J'ai lu une interview avec vous dans laquelle vous vous montrez très critique vis-à-vis de la civilisation actuelle, vis-à-vis du monde dans lequel nous vivons. Pourquoi êtes-vous aussi critique et aussi dur avec ce monde ?

"Parce qu'il est ennuyeux, c'est un monde terriblement ennuyeux, ce monde qui a remplacé la prière où la révolution par du shopping est un monde terriblement ennuyeux. Ce n'est pas que je l'exècre parce qu'il serait particulièrement violant, après tout pendant le XXe siècle on a sans doute vécu des temps plus violents encore.

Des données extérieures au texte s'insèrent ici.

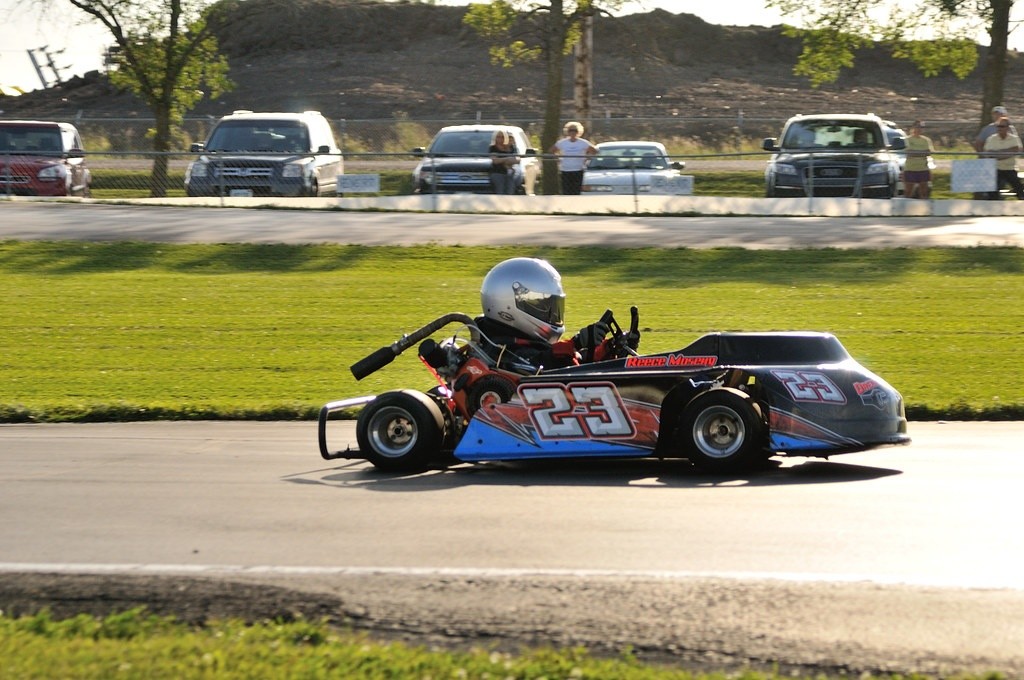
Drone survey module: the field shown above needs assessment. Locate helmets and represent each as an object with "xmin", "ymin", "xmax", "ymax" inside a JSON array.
[{"xmin": 481, "ymin": 257, "xmax": 565, "ymax": 344}]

C'est simplement que les destins sont fermés, c'est un monde dans lequel les hommes pensent qu'ils ne peuvent pas agir, dans lequel ils pensent qu'ils ne sont pas libres, donc ils s'ennuient. Le monde marchand, le monde mondialisé, et surtout un monde où l'on s'ennuie. Et il faut qu'on s'ennuie pour faire du shopping. Donc ce shopping provoque de l'ennui, et cet ennui provoque du shopping. Et ça c'est l'opium des peuples aujourd'hui."

Comment réussissez-vous à vivre dans ce monde ?

"Moi, je fais du théâtre, je suis dans un lieu dont je ne dis pas qu'il résiste, mais qui simplement continue. Qui a un héritage culturel, qui pose encore des questions. C'est un monde qui jouit, c'est un monde qui pense. Au fond, ceux qui ont encore de l'énergie spirituelle, ils savent où trouver des compagnons pour continuer à vivre mais ils sont de moins en moins nombreux."

C'est donc le théâtre qui peut rendre notre monde plus vivant, plus vivable ?

"Je ne suis pas certain que le théâtre puisse faire grand chose pour le monde. Pour le monde il fait du théâtre, c'est bien suffisant, et il le fait forcément pour une minorité, pas pour la majorité, c'est ainsi, la majorité, elle est devant la télévision. Mais il le fait, bien sûr, c'est l'aventure du poème, tant que le théâtre reste une aventure. Parce qu'il y a aussi un théâtre qui n'est pas une aventure spirituelle. Tant que cette chose est là, il y a des hommes qui ne s'ennuient pas, qui ne sont pas sans douleur, mais qui ne sont pas sans joie aussi."

Aujourd'hui vous êtes à Prague, une ville en pleine transformation qui cherche à ressembler à des modèles occidentaux. Quelle est votre impression de Prague ?

"Je trouve Prague moins mondialisée que d'autres capitales européennes. Je m'attendais à pire, pour tout vous dire. Peut-être parce que je n'ai pas connu Prague il y a dix, quinze ans, ni vingt, ni trente, donc je ne vois pas la différence. Mais cette ville a une telle richesse culturelle, une telle force, ne serait-ce que par son architecture ... Cette ville n'a pas été détruite par la Seconde Guerre mondiale, n'a pas été détruite par le communisme qui a fait des ravages en terme d'urbanisme, alors je pense qu'elle va aussi résister au grand capital, à la mondialisation, à McDonald. Oui, j'ai confiance."